A neat gameplay mechanic, but a bit stuck in the FPS old vices. 

MJ12-Conspiracy
MJ12-Conspiracy

They'd be able to do some cool stuff with Decent using modern controllers....

I played a little bit of Decent and Forsaken back in the 90's, never MP but man those games were tough....just the 360 degree movement.....but they were also fun.....

tsunami2311
tsunami2311

i approve of this. I to spend countless hours being lost and frustrated in  the descent series and would love to see it reborn, but then i wanted to see theif reborn and they reboot didnt fair to well

bluefox755
bluefox755

Was the first game I ever played online, with my friend via 28.8 modem...good times.

spartanx169x
spartanx169x

Loved this game back in the day. Never could beat it though. Got to one level I just could not figure out.

Tauu
Tauu

Anyone who is unfamilar with Descent, I recommend checking out some multiplayer footage on Youtube. The controls are tricky at first but once you get a feel for it, the game is an absolute blast if you like high intensity shooting action. There are so many options for evading enemy shots. The freedom is exhilarating.

Kunasha
Kunasha

@Gravity_Slave Completely disagreed. The game has a very unique movement, maze, and pickup system, and it has several incredibly cool mechanics which we haven't seen either before or since Descent died away.

It's a very unique game - in fact I'd say it's a very unique genre.

jcknapier711
jcknapier711

@Gravity_Slave Games today are so bland they make me want to never play another game ever again.  Only games that interest me are older games.  I really think that gamers like you are so blinded by the graphics you don't care that they don't have any gameplay to back it up with, nor do you possess the skills to handle games like Decent. 

xantufrog
xantufrog

@Gravity_Slave dude, shove off - if you don't like the game then leave those of us who do alone. 

You come after people and insult them for benign, thoughtful, and polite comments.
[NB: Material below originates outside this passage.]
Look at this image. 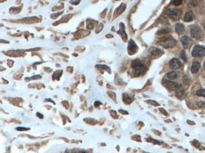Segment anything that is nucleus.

Go back and read my first post to you, and tell me who said the first jerky snappy crap to whom.

Then when people get annoyed at you for being a jerk, you have the gall to tell them that they are the ones who run around insulting people. 

Oh! And your quote of me didn't need a damned period! It was one sentence! Who breaks up one sentence with a period? so. sorry. that. you. think. every. word. should. be. followed. by. a. period. 

Again, if you hate the game, fine. But shove off and let people that enjoy it have fun. That's what gaming is about.

karx11erx
karx11erx

@Psycold There is an OpenGL based Descent mod called D2X-XL with a lot of enhancements and also offering Oculus Rift support. Find it at www.descent2.de.

olddadgamer
olddadgamer

@AceBalls This.  Play this on the OR and you spend the rest of your life in a padded cell cackling.

Chris_Watters
Chris_Watters moderator staff

@lindallison  Nuts! Guess I didn't think that one out quite enough, thanks for clarifying!

Kunasha
Kunasha

@xantufrog I really dislike people who just goes "Omg don't offend me by saying you don't like what I like"

He is perfectly within his rights to state that he doesn't think much of this game. Let him speak his mind.

xantufrog
xantufrog

And another thing, I think my question about Titans was perfectly fair: you didn't answer my question: what is absurd about space ships but not about titans? Or jet packs? Or freaking aliens? How can you trash a game with a straight face on the basis of it using space ships? Racing games are dumb because they use cars, right? "That's so last gen"

lindallison
lindallison

@Chris_Watters @lindallison 

Yeah and you can't even Yaw and Roll simultaneously in X-Wing they're mutually exclusive!  You can only Roll and Pitch or Pitch and Yaw.  

That always bothered me til Tie Fighter came along and made things worse, as you couldn't Pitch OR Yaw while Rolling!  Man.


The craziest things in Descent were accomplished by simultaneously Rolling, Reversing, Sliding Horizontally while Pitching...its understandable why the game a rep for making people sick.

xantufrog
xantufrog

and lastly, and for the last time, you did NOT understand my first comment if you continue to insist that I said Descent is original. My post was explicitly saying that almost all games share something with predecessors in their genre. Therefore if you really want to be strict about the phrase most games CAN'T be described as "truly original".